C’è anche chi si chiede se, tra i magistrati, qualcuno abbia dovuto rispondere economicamente per queste “sviste”. La risposta è negativa: nel 2024 le azioni promosse contro i giudici sono state solo due, entrambe ancora in corso, e la Sezione disciplinare del CSM non ha ancora preso alcuna decisione.
Quello che pesa maggiormente è il confronto con gli anni precedenti. Nel 2018 le azioni contro i giudici erano state 16, nel 2019 24 e nel 2020 21, per poi crollare drasticamente negli anni successivi.
D’altra parte, sul fronte delle misure cautelari personali coercitive – carcere, arresti domiciliari e altri regimi di custodia – siamo tornati indietro di otto anni. Mentre nel periodo 2020-2023 si registrava una media di 81.700 provvedimenti, nel 2024 questo numero è salito a 94.168, rappresentando circa il 56% di tutti i provvedimenti adottati. Tra questi, uno su tre è carcerario (31%) e uno su quattro riguarda gli arresti domiciliari (25%).
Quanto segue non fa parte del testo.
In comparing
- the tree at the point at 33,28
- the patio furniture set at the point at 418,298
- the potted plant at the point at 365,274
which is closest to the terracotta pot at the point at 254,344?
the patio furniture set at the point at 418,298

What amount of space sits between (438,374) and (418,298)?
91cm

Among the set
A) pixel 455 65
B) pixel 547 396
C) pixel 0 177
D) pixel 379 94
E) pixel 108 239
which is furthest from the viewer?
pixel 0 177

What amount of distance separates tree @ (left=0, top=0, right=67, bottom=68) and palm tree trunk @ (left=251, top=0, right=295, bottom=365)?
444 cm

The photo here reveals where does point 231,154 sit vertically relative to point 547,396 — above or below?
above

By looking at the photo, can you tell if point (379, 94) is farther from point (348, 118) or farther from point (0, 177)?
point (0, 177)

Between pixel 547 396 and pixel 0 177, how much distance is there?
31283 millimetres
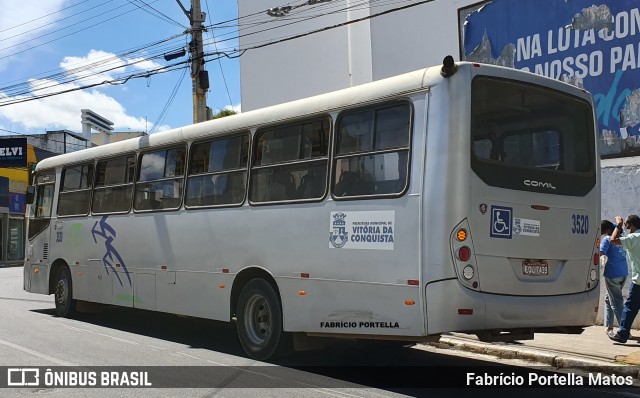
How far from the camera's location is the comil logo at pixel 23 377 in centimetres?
698

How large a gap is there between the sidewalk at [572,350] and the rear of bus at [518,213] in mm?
1068

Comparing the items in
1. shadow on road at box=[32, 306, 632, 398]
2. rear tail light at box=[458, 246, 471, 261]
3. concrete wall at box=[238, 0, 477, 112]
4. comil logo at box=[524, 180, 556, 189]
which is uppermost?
concrete wall at box=[238, 0, 477, 112]

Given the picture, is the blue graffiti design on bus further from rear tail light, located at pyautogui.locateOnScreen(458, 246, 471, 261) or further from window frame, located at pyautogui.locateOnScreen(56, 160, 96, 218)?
rear tail light, located at pyautogui.locateOnScreen(458, 246, 471, 261)

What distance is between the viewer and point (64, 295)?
1286 cm

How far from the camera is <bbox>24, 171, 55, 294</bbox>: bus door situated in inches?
529

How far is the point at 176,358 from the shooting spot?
27.7 ft

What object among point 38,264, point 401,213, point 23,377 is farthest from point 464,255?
point 38,264

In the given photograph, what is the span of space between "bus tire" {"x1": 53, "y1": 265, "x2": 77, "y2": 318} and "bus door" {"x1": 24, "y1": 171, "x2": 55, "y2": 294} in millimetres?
381

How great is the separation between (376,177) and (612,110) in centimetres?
631

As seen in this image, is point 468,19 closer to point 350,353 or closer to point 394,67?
point 394,67

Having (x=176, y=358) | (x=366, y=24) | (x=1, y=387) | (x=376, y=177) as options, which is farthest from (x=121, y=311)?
(x=366, y=24)

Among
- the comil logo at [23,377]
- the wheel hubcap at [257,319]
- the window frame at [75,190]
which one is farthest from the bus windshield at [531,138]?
the window frame at [75,190]

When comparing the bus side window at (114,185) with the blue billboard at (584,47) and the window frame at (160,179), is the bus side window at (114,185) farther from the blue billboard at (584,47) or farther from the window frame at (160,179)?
the blue billboard at (584,47)

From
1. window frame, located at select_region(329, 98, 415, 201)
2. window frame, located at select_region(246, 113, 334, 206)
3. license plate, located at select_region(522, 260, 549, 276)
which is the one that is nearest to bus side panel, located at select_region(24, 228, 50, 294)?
window frame, located at select_region(246, 113, 334, 206)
In pratica, la coercizione continua a prevalere, imponendosi come la modalità dominante, e sembra che i soggetti indagati non abbiano alcuna intenzione di fare marcia indietro. È un quadro allarmante, un invito a riflettere su come, in un sistema in cui il diritto alla libertà individuale viene frequentemente compromesso da misure eccessivamente restrittive, il costo umano ed economico degli errori giudiziari diventi una ferita aperta nella nostra società.